(Dataset rows)
----------------------------------------

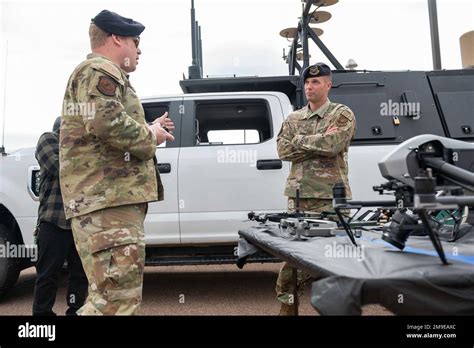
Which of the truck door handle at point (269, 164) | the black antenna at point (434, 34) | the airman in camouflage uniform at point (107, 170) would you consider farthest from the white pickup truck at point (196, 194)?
the black antenna at point (434, 34)

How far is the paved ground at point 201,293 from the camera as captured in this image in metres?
3.58

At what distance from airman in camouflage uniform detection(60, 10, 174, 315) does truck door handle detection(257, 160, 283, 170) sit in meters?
1.86

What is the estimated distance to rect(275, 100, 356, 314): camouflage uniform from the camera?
8.87 ft

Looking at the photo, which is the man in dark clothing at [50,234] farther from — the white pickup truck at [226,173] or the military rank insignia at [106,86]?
the military rank insignia at [106,86]

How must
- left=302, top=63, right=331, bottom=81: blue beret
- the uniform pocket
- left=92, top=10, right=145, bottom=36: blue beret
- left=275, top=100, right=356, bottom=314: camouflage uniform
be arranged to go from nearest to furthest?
the uniform pocket < left=92, top=10, right=145, bottom=36: blue beret < left=275, top=100, right=356, bottom=314: camouflage uniform < left=302, top=63, right=331, bottom=81: blue beret

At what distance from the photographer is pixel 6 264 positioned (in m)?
3.69

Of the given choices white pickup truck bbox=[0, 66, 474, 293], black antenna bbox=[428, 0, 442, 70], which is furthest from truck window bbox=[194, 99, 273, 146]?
black antenna bbox=[428, 0, 442, 70]

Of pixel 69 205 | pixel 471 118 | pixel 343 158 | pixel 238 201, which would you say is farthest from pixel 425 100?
pixel 69 205

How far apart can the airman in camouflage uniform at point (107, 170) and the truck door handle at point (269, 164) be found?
1.86 metres

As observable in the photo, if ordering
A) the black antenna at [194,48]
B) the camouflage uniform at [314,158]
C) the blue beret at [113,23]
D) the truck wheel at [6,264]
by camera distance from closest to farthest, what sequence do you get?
the blue beret at [113,23]
the camouflage uniform at [314,158]
the truck wheel at [6,264]
the black antenna at [194,48]

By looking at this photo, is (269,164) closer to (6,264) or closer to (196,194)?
(196,194)

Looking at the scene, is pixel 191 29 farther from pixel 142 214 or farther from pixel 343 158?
pixel 142 214

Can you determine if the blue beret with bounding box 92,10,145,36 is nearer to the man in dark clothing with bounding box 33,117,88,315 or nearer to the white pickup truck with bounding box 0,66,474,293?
the man in dark clothing with bounding box 33,117,88,315
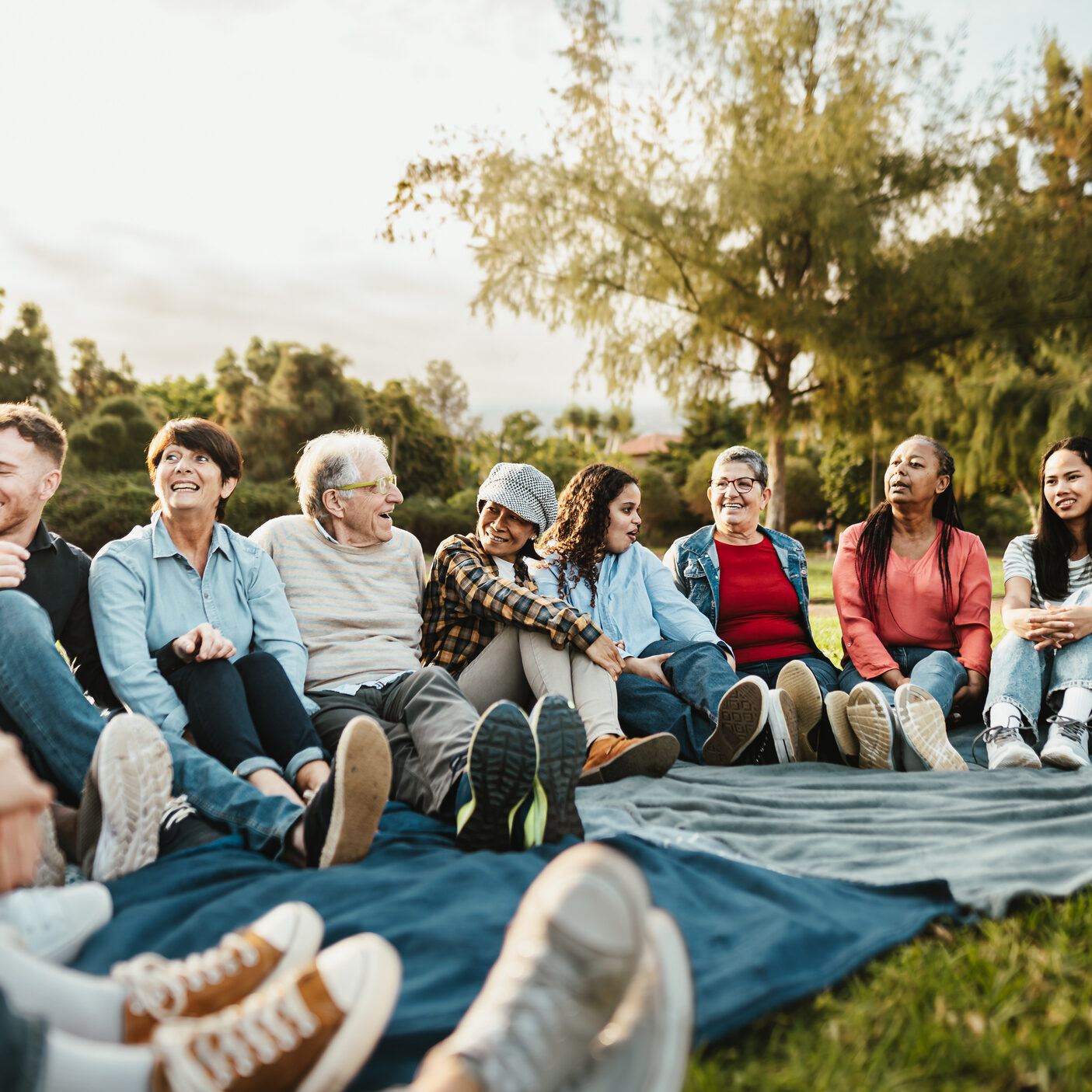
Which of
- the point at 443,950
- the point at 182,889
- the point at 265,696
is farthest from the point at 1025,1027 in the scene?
the point at 265,696

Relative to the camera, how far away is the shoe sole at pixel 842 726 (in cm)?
311

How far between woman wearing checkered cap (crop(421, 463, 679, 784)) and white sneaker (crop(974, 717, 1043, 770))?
1182 millimetres

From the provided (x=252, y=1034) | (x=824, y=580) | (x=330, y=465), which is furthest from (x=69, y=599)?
(x=824, y=580)

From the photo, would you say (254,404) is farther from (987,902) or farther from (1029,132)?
(987,902)

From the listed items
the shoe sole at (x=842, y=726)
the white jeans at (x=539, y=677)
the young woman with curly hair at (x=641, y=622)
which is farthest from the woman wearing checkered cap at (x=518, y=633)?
the shoe sole at (x=842, y=726)

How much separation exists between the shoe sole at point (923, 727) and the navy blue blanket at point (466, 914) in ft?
3.54

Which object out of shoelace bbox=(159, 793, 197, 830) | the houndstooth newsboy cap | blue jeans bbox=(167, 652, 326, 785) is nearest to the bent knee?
blue jeans bbox=(167, 652, 326, 785)

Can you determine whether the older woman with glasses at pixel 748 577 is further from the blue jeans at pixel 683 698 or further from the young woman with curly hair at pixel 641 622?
the blue jeans at pixel 683 698

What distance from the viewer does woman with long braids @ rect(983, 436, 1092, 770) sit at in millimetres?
3078

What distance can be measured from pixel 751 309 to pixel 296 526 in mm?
12313

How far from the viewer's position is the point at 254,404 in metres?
21.9

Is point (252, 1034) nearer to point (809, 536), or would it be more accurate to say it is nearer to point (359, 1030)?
point (359, 1030)

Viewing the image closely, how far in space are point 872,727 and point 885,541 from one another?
118 centimetres

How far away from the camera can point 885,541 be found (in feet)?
12.8
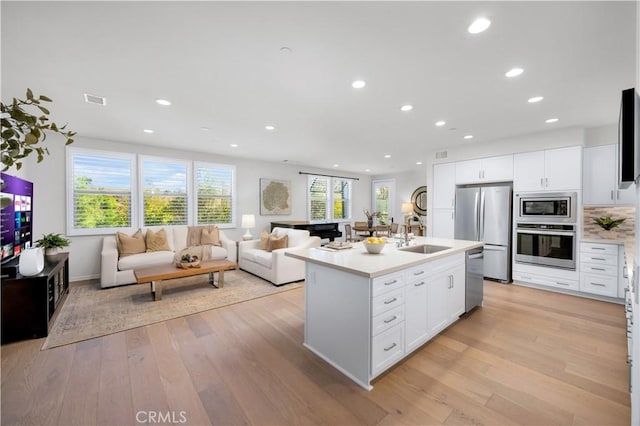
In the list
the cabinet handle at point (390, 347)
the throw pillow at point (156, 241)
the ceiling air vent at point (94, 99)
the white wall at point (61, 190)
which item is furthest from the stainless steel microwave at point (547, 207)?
the throw pillow at point (156, 241)

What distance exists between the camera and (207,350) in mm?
2518

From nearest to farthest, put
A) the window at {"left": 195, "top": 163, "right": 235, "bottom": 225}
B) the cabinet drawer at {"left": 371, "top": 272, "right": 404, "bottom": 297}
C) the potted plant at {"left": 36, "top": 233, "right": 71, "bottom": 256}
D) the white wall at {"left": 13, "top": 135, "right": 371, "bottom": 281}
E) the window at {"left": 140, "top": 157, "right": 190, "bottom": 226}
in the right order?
the cabinet drawer at {"left": 371, "top": 272, "right": 404, "bottom": 297}
the potted plant at {"left": 36, "top": 233, "right": 71, "bottom": 256}
the white wall at {"left": 13, "top": 135, "right": 371, "bottom": 281}
the window at {"left": 140, "top": 157, "right": 190, "bottom": 226}
the window at {"left": 195, "top": 163, "right": 235, "bottom": 225}

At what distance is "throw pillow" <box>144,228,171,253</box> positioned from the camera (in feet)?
16.2

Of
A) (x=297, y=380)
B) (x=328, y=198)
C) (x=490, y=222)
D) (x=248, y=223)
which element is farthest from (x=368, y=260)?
(x=328, y=198)

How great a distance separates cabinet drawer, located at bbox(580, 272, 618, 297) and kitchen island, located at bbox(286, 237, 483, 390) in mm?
2774

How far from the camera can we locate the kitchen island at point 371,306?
2023mm

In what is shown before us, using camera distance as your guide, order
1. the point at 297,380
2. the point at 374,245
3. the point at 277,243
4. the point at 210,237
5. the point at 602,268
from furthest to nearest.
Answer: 1. the point at 210,237
2. the point at 277,243
3. the point at 602,268
4. the point at 374,245
5. the point at 297,380

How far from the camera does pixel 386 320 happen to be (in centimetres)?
212

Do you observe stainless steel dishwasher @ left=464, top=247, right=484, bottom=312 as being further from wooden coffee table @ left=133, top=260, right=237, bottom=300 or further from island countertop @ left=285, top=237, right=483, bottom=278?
wooden coffee table @ left=133, top=260, right=237, bottom=300

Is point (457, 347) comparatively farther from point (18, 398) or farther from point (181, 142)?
point (181, 142)

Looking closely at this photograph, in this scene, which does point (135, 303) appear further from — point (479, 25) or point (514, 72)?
point (514, 72)

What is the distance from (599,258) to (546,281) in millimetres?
740

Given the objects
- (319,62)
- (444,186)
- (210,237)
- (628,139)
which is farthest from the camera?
(210,237)

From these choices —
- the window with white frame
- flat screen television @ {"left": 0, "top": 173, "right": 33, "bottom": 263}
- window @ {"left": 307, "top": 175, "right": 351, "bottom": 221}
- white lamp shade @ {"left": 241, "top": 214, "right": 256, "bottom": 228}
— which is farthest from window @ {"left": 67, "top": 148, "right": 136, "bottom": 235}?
window @ {"left": 307, "top": 175, "right": 351, "bottom": 221}
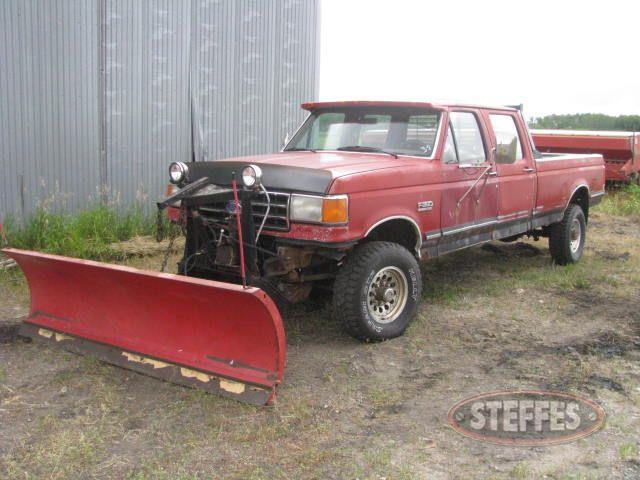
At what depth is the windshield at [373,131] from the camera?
20.5 feet

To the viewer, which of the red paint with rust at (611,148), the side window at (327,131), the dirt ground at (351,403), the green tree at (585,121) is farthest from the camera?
the green tree at (585,121)

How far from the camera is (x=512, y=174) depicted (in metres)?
7.12

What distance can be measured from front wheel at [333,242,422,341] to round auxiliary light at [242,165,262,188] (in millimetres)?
933

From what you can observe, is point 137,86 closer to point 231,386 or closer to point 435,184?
point 435,184

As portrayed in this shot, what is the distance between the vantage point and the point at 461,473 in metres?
3.61

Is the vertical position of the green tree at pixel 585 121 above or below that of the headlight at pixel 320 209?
above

----------------------------------------

What the task asks: Starting with the line that contains "What distance can be measured from front" and going on through the end of the lines, write out those lines again with "green tree" swapped for "leafy tree", leaving everything else the same.

Expected answer:
What distance can be measured from front wheel at [333,242,422,341] to round auxiliary light at [242,165,262,188] (in millimetres)?
933

From what you can observe, is point 137,86 closer to point 231,386 or closer to point 435,184?
point 435,184

As portrayed in this shot, what is the distance between the vantage point and the point at 461,473 in metres?
3.61

Is the vertical position of the leafy tree at pixel 585 121 above or below that of the headlight at pixel 320 209?
above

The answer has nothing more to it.